- _AIM A_
In the records, could you change "enumerate" to "list" in the stretch from the line containing "How far is (334,324)" through the line containing "3. jacket sleeve", leaving everything else as it is?

:::

# wymyk



## sanoi

witam,

searching web learning Polish I stumbled over the word "wymyk", please don't ask for context, I don't have any.

The closest word I found for "wymyk" was "wymykać się", what means something like "slip over, slip out, slip off".

What synonyms or meanings in english could have the word "wymyk" ?


----------



## PawelBierut

It is a kind of gymnastics excercise... The translation is *glide klip* ---> I suppose.

*Edit:
*or it may be *hip pullover*. --> I'm not a gymnastics fan...


----------



## sanoi

Thank you very much PawelBierut, now I have a better imagination for what stands the word "wymyk".

:::

- _AIM B_
Can you write what comes next in the forum thread about the Polish word "wymyk", picking up after its last post?

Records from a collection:
:::

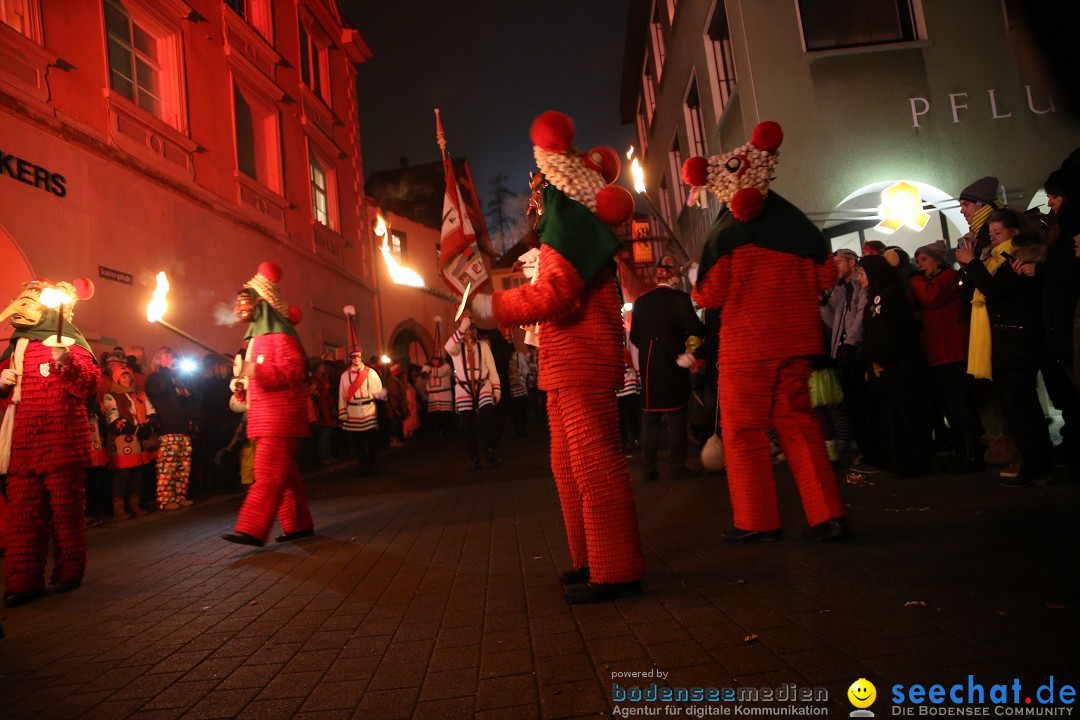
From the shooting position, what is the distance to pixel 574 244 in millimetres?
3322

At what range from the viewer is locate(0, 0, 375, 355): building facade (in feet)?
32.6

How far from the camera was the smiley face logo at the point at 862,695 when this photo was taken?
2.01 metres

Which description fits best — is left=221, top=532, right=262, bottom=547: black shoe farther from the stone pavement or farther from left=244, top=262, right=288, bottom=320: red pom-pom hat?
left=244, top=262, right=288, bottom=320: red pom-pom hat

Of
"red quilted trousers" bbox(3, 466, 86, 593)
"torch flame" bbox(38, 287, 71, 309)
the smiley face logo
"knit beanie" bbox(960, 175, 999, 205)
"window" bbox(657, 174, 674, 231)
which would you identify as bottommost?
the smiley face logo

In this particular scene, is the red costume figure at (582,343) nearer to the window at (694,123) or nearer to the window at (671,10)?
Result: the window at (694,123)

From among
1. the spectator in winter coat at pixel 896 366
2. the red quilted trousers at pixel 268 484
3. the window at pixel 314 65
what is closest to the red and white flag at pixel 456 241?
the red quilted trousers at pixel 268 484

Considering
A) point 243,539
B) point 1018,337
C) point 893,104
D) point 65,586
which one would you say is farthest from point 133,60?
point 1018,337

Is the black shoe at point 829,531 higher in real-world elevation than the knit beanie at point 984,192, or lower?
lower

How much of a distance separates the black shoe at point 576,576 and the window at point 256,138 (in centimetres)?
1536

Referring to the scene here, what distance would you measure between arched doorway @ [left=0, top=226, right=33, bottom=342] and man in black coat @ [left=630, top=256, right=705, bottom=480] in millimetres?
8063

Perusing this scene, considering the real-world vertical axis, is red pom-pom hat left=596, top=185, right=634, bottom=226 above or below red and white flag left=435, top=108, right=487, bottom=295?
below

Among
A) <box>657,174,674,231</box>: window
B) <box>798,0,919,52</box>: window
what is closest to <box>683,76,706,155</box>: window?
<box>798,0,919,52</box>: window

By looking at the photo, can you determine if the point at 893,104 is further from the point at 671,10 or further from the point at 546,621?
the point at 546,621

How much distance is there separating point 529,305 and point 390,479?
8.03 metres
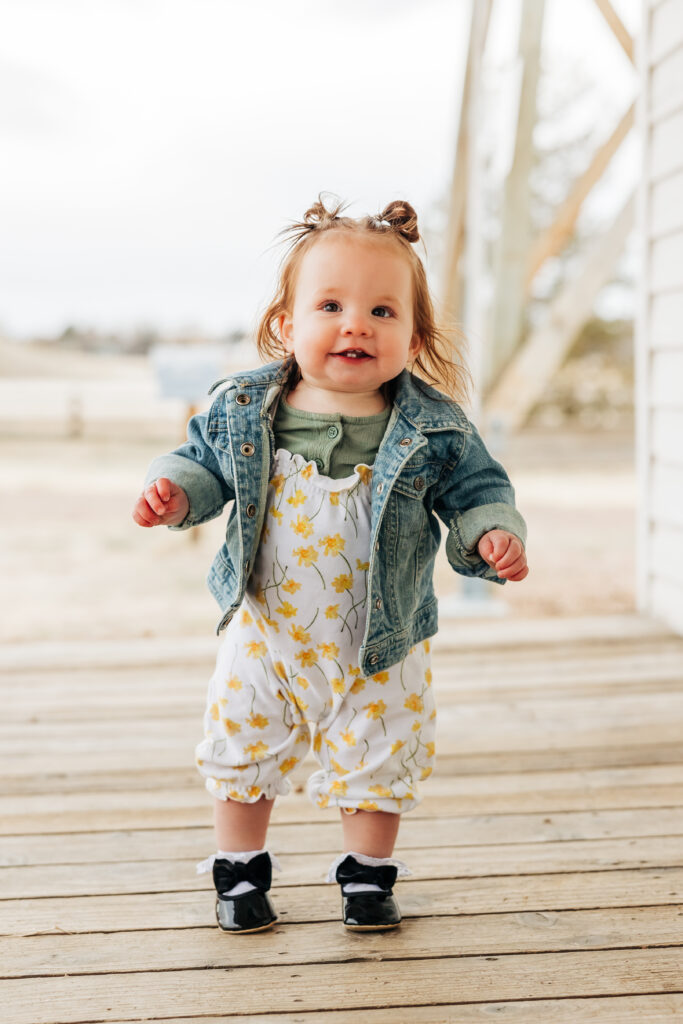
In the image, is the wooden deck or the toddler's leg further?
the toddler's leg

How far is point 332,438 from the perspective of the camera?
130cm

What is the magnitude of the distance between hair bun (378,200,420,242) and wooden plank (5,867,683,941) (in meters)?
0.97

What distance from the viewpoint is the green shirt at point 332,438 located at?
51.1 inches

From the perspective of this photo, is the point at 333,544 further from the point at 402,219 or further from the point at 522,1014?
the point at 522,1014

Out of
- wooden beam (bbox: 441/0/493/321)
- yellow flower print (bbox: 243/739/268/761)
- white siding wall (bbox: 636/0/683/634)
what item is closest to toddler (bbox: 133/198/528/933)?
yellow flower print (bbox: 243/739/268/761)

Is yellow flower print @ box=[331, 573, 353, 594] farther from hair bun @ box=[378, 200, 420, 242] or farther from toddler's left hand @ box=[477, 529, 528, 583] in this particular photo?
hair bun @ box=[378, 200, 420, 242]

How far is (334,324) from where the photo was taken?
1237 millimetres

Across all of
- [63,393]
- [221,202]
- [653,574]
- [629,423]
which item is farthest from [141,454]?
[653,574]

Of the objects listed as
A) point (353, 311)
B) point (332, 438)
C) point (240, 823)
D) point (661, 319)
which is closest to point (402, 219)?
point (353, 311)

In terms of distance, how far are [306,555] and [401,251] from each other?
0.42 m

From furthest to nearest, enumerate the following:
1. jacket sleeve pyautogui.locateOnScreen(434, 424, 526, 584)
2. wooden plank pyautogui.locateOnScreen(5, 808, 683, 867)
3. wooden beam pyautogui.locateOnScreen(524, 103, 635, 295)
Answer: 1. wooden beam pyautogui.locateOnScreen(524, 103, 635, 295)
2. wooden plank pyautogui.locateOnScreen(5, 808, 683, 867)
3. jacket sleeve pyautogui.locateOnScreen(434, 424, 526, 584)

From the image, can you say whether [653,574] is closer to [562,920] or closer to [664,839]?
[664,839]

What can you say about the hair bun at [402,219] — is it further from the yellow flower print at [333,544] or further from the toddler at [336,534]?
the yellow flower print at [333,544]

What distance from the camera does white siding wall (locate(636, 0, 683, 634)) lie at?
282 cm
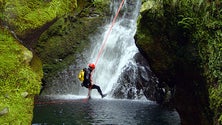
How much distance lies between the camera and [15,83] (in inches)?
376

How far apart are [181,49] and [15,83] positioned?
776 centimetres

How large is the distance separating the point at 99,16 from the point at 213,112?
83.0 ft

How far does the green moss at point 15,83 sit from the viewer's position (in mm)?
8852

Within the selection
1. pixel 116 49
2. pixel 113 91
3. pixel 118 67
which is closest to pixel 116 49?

:::

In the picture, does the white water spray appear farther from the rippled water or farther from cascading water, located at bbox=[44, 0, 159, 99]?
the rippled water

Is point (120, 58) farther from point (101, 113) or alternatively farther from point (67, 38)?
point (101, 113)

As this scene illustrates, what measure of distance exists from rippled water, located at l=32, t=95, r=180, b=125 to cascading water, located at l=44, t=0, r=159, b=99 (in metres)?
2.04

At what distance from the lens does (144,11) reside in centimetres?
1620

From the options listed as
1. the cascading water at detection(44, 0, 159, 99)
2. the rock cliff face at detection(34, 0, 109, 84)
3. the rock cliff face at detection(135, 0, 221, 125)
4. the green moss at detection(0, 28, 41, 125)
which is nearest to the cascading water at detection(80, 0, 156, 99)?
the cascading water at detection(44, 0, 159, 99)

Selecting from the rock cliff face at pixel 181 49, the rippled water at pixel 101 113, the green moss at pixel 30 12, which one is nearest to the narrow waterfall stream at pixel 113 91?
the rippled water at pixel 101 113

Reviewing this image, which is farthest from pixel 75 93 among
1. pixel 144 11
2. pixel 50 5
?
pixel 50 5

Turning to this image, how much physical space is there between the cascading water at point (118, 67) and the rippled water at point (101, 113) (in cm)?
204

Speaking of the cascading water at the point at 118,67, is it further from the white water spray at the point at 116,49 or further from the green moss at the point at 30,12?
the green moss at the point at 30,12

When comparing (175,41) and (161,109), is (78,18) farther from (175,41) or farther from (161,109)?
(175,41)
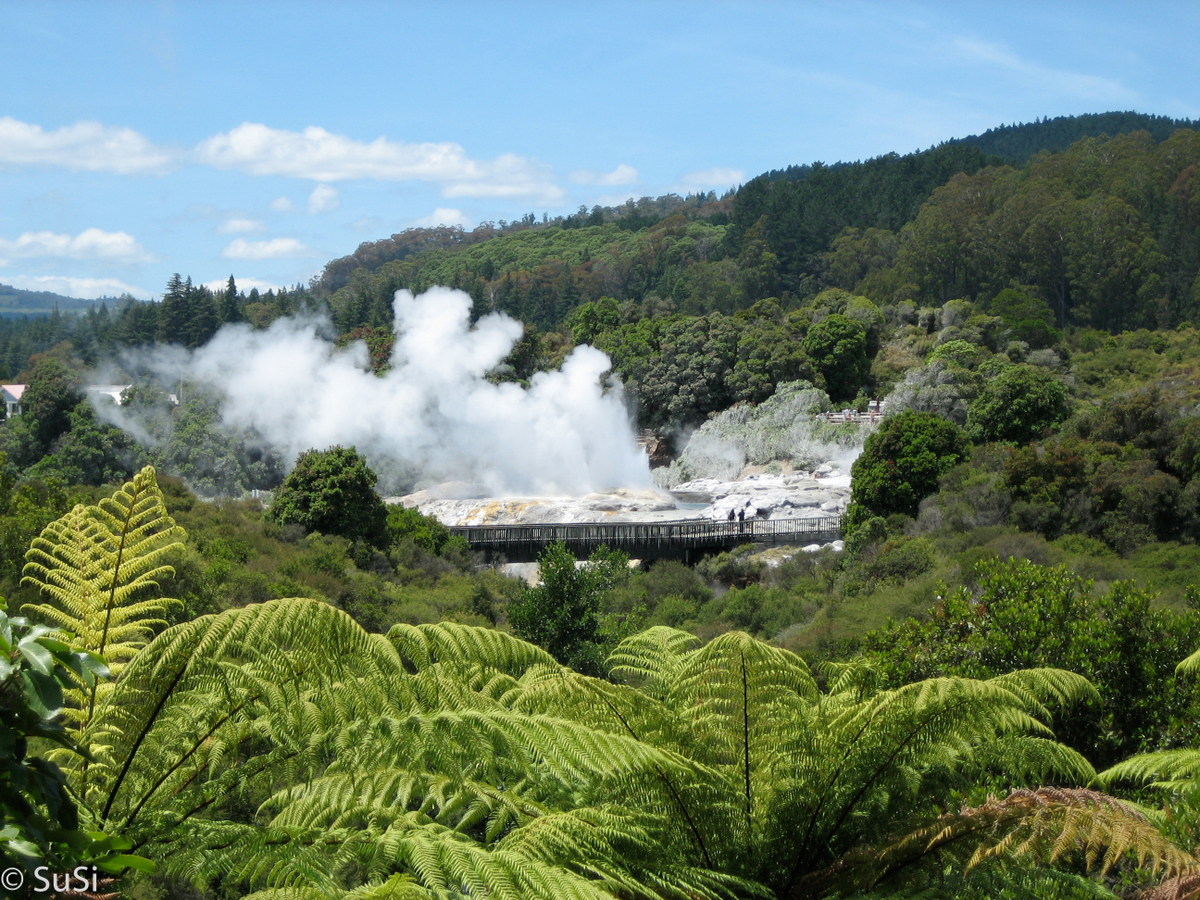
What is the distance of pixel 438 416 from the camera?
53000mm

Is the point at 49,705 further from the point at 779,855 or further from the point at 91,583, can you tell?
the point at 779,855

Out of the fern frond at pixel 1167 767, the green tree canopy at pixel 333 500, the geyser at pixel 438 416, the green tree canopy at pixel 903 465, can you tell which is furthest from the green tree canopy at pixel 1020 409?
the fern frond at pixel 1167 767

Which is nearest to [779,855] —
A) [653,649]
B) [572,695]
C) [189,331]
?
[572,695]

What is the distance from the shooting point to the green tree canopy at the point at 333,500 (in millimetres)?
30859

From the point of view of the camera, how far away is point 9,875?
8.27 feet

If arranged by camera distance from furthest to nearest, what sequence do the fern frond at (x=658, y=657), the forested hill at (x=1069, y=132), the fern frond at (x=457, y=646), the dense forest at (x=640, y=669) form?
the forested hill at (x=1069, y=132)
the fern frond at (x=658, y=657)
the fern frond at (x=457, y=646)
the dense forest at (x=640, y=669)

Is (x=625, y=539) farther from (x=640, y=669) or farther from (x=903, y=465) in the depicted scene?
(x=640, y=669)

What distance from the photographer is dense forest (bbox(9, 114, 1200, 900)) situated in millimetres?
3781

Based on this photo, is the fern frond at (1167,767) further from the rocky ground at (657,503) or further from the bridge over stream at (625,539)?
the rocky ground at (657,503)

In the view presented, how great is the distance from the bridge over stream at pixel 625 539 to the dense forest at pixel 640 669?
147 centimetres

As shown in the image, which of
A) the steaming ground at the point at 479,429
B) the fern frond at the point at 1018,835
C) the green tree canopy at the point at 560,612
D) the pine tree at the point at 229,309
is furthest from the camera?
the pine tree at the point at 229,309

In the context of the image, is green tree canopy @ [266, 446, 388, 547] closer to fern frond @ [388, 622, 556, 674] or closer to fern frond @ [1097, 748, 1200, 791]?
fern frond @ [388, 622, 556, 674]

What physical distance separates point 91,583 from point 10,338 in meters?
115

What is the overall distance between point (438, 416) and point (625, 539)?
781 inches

:::

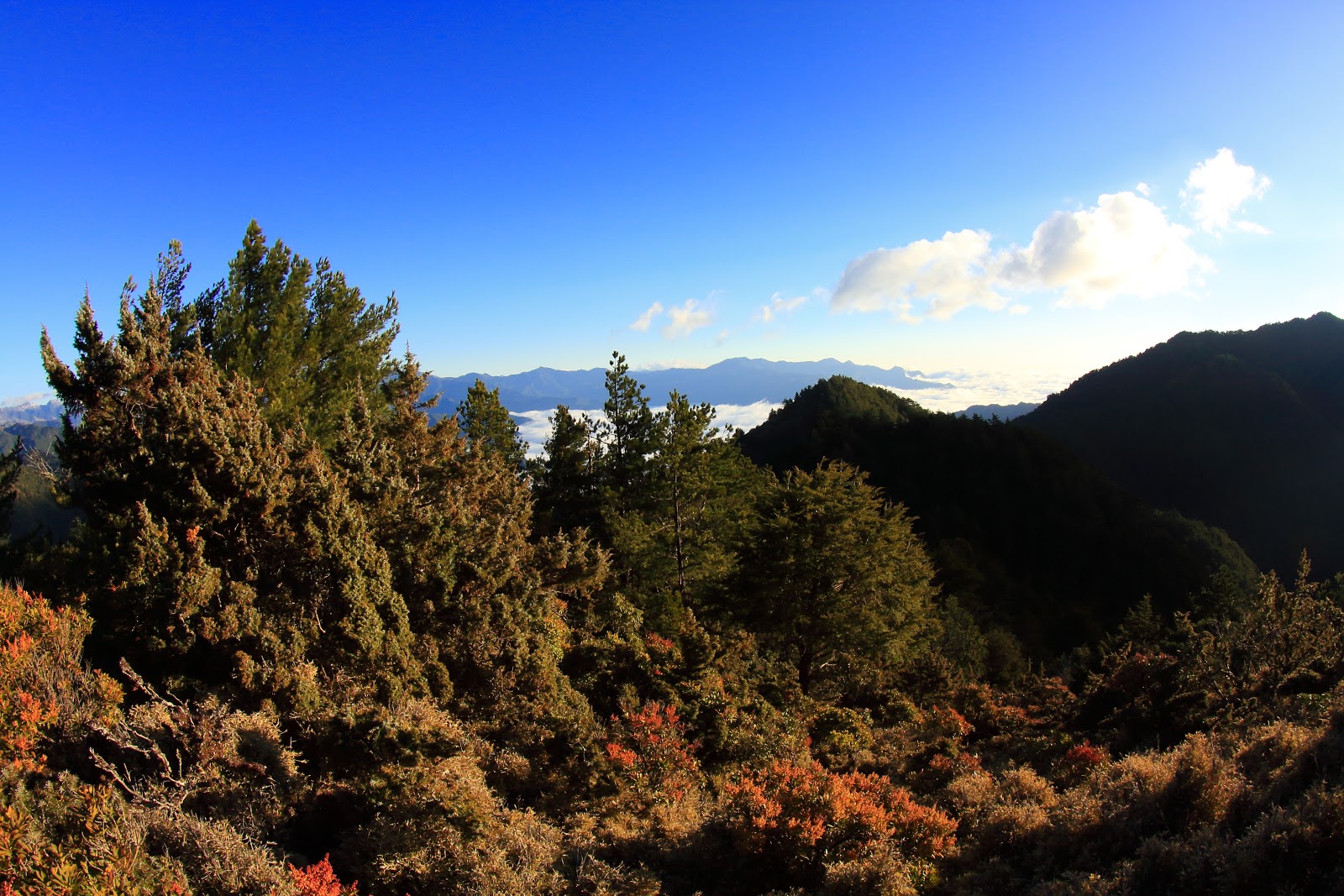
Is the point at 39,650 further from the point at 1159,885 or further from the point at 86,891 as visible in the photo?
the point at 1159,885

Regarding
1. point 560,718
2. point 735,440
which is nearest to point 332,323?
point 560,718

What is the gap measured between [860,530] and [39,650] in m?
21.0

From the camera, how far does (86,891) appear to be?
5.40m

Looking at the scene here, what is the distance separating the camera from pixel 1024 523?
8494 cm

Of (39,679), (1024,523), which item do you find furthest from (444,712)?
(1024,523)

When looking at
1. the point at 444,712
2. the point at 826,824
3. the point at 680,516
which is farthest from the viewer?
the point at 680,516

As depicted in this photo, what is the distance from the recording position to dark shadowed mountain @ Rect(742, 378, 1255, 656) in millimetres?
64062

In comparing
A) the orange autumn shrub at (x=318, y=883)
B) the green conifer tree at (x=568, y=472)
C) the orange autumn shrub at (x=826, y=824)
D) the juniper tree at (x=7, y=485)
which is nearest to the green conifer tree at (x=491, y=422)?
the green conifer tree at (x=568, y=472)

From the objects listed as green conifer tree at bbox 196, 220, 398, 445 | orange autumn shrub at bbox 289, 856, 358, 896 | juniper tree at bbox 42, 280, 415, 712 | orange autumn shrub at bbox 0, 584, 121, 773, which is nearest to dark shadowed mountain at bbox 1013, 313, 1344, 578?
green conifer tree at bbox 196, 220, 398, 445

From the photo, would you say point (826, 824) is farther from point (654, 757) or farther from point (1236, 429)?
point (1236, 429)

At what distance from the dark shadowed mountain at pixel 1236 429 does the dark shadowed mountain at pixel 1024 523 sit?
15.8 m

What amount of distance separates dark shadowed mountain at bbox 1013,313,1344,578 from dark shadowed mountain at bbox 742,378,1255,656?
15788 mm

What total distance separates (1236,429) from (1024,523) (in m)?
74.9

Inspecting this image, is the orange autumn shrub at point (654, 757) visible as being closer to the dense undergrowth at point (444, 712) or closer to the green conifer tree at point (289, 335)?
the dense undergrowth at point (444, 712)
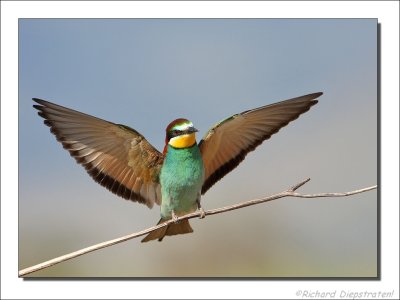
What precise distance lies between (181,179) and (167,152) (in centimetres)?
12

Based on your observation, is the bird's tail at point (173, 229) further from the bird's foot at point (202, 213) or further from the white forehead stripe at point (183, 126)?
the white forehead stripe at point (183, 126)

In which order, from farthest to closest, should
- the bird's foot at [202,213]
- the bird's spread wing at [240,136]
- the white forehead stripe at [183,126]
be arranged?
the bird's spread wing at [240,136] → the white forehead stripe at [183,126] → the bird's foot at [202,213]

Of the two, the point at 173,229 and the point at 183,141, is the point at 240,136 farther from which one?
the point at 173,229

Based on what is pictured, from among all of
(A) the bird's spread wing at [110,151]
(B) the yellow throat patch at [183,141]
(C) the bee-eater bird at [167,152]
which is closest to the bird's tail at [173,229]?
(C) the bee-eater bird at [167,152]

:::

- _EXERCISE ANSWER A_
How far is (334,324) from where the photo was taken?
1237 millimetres

Across all of
- [63,393]
- [221,202]
- [653,574]
- [629,423]
which item is farthest from [141,454]?
[653,574]

Of the objects listed as
A) point (353, 311)
B) point (332, 438)
C) point (240, 823)
D) point (661, 319)
which is closest to point (402, 219)?
point (353, 311)

In terms of distance, how far are [306,555] and [401,251] from each other?
0.42 m

From furthest to nearest, list the following:
1. jacket sleeve pyautogui.locateOnScreen(434, 424, 526, 584)
2. wooden plank pyautogui.locateOnScreen(5, 808, 683, 867)
3. wooden beam pyautogui.locateOnScreen(524, 103, 635, 295)
Answer: 1. wooden beam pyautogui.locateOnScreen(524, 103, 635, 295)
2. wooden plank pyautogui.locateOnScreen(5, 808, 683, 867)
3. jacket sleeve pyautogui.locateOnScreen(434, 424, 526, 584)

- _EXERCISE ANSWER B_
----------



## majlo

This is _wymyk_: http://www.twojaszkola.pl/zawody/cwiczenia5.jpg


----------



## BezierCurve

Some 15 years ago I was able to do another kind of "wymyk" (with no equipment needed) - also known as "sprężynka". That's when you lay down on your backThat's when you stand, then leap forward down on your hands, then throw your legs up and forward so as to stand up without the help of your hands again.


----------



## Marcus Africanus

SJP: wymyk - _sport. _obrót wokół osi poprzecznej ciała, wykonany na przyrządzie gimnastycznym
Wymyk na drążku.
Ćwiczyć wymyki.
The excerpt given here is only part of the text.